I have a bit of sympathy for them, as they were brought up very strictly and have had to look after each other all their lives, and fight their own battles, but it is wearing to hear no good words about anyone. They are always pleasant to me (I am no longer young, which is the cardinal sin) but I wonder what they say about me to other people?

I would like to turn their prejudices around, but I suspect that pointing them out would just mean that I would join the list of enemies.

Greatnan Thu 04-Oct-12 13:54:59

My friend is not like that, thank goodness. She is very kind about everybody - too kind, I think, as she has been taken advantage of several times by neighbours. She is just so gloomy!

gillybob Thu 04-Oct-12 13:57:30

Oh dear I think I maybe that depressing friend.

Friends and family keep telling me I have changed, I suspect not for the best.

I find it extremely hard to be happy at the minute and can't honestly find anything to be happy about.

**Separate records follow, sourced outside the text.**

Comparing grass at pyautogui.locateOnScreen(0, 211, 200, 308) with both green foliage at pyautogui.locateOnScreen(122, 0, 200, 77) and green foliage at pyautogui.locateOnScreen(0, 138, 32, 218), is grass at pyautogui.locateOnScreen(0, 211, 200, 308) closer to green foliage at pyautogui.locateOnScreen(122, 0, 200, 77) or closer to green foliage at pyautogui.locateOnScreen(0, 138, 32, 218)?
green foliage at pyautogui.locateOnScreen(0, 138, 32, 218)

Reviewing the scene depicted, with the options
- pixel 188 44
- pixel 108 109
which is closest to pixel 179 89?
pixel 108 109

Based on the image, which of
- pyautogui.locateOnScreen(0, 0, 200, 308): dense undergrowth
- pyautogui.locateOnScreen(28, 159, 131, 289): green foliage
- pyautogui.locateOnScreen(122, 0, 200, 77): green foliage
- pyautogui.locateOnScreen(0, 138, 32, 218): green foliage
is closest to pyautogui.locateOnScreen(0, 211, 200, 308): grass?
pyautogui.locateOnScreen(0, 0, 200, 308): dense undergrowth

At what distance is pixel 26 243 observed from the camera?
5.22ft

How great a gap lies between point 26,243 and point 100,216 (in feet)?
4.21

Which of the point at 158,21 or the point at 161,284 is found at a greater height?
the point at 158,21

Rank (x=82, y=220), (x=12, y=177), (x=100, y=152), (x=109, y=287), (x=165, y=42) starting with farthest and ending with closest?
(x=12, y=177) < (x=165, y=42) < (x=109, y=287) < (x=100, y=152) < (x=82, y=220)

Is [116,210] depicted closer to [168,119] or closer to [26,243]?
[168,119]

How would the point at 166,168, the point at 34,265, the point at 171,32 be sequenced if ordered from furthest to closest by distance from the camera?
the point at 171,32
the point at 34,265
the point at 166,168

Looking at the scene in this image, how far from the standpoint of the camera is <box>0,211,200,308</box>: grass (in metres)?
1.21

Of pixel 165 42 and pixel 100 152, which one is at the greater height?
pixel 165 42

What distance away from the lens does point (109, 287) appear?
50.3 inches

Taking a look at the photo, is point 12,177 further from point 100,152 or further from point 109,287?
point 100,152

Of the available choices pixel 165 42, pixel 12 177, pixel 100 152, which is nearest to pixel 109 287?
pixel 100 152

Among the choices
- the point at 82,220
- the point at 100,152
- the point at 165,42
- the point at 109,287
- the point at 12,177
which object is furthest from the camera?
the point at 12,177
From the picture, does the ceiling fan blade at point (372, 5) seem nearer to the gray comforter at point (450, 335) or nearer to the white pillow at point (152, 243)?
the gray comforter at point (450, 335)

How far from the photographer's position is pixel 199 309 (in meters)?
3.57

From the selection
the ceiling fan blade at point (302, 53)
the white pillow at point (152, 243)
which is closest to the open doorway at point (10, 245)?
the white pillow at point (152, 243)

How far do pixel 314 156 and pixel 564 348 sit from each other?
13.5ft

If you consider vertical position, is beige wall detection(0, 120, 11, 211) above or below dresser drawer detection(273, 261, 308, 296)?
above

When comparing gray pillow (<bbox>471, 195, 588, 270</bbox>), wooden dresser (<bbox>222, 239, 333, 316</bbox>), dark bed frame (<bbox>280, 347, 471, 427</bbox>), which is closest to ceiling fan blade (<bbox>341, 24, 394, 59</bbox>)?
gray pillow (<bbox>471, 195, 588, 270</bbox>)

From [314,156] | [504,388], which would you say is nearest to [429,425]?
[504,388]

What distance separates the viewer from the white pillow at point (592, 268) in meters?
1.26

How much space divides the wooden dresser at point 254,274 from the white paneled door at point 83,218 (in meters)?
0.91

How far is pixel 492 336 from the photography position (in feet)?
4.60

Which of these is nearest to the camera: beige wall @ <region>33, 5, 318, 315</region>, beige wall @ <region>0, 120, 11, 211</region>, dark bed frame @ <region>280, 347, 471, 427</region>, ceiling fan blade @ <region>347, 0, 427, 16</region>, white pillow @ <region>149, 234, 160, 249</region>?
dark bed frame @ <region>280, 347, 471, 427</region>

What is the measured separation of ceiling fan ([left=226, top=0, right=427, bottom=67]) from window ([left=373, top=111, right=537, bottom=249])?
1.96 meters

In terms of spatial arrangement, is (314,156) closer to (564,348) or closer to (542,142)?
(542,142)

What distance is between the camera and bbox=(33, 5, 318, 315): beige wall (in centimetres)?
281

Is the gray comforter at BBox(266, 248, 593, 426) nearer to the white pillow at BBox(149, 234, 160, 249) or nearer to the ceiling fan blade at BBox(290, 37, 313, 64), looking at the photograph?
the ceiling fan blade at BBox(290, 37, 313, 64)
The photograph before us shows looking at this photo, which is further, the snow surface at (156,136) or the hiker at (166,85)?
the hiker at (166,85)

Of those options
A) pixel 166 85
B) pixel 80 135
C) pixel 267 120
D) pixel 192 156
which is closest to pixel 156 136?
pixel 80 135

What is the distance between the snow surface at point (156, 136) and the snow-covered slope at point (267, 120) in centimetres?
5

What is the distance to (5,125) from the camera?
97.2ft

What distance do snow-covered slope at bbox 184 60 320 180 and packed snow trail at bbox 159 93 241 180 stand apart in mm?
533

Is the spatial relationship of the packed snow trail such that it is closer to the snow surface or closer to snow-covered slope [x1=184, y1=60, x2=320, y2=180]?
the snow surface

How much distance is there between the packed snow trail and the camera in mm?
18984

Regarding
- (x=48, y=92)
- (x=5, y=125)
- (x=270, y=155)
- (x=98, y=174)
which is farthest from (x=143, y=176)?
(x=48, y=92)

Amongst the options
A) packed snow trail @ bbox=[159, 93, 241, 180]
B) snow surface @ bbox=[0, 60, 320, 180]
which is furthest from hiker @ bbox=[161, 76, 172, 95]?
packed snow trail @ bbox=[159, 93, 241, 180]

I cry myself to sleep most nights feeling totally hopeless and terribly sad.

I know I have three gorgeous grandchildren who do cheer me up no end but then its back into the depths of despair. sad

Greatnan Thu 04-Oct-12 14:06:43

I do sympathise , gillybob, as I have spent many months fighting the depths myself, ever since my daughter accused me of every crime in the book, and made her three children cut off all contact with me. Even though I know she is suffering paranoid delusions, as she has in the past, it is still very hurtful.
However, my natural outlook is cheerful and I have tried to accept that I may never see her again and get on with my life. I did pour it all out to my friends and family, and on here, and it did help a little.
I am very grateful to my friends for putting up with my grief, but now I want to stay up-beat and stop obsessing about it, and the last thing I need is to be with someone who always looks on the worst side of any situation.

Daman Thu 04-Oct-12 14:07:22

gillybob It would be useful if you could put a handle on each of your sad things and then sit with each for a few minutes until they clarify. And, you are at an age where I am told some women go emotionally bonkers for a while anyway

Greatnan Thu 04-Oct-12 14:13:01

If I were you, Daman, I would take cover - women of our age don't generally like patronising gits! You have no idea what gillybob's problems are.